Hineni | By Laurie Pollack

This summer, we are featuring meaningful art in our new blog series: Art and Identity. In this week's post, Laurie Pollack reflects on the Hebrew phrase, Hineni, through her art. If you have artwork and commentary you'd like to share, please email Liz er@interfaithphiladelphia.org and Andrew jaf@interfaithphiladelphia.org



I do not call myself an artist but I describe myself as a poet who sometimes also plays with paint.

My main genre and where I feel I may have a gift, is writing not art.

I paint not to perfect my rudimentary skill or create fine art but to express myself.
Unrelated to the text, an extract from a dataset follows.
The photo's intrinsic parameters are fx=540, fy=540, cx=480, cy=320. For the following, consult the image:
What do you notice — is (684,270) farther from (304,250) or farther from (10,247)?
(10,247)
I do not have the skills yet to express myself and may never get there.  But I find meaning in it  and do it anyway 

I am Jewish though not religious, and sometimes write or paint  on Jewish themes.

Here is a painting I did at the start of the pandemic, which hit us a little while before Passover.

It is called "Hineni".

The numbers refer to the 10 plagues

"Hineni" means in Hebrew: I am present.

On the left is an egg shaped earth: our planet and its people are bleeding, suffering. But blood is life.

For this reason the waves of the sea we must cross to get to a better, new, maybe not normal, are strewn with hearts/love: love is what we are carrying with us as we walk through the sea together.

The question marks? because we just don't know, do we? Will the water part? Will we all, or some of us be drowned? But we can't go back. Egypt/old normal, is over.

I find it amazing I painted this on March 15th.  Days before our lockdown started. At a time when 140,000 human beings perished here and half a million people lost worldwide would have seemed unthinkable.     It is now late July
But so much still resonates with me in this piece

I think we are still in the middle of the sea. I wonder what we will need to get to the other side and what the other side will look like?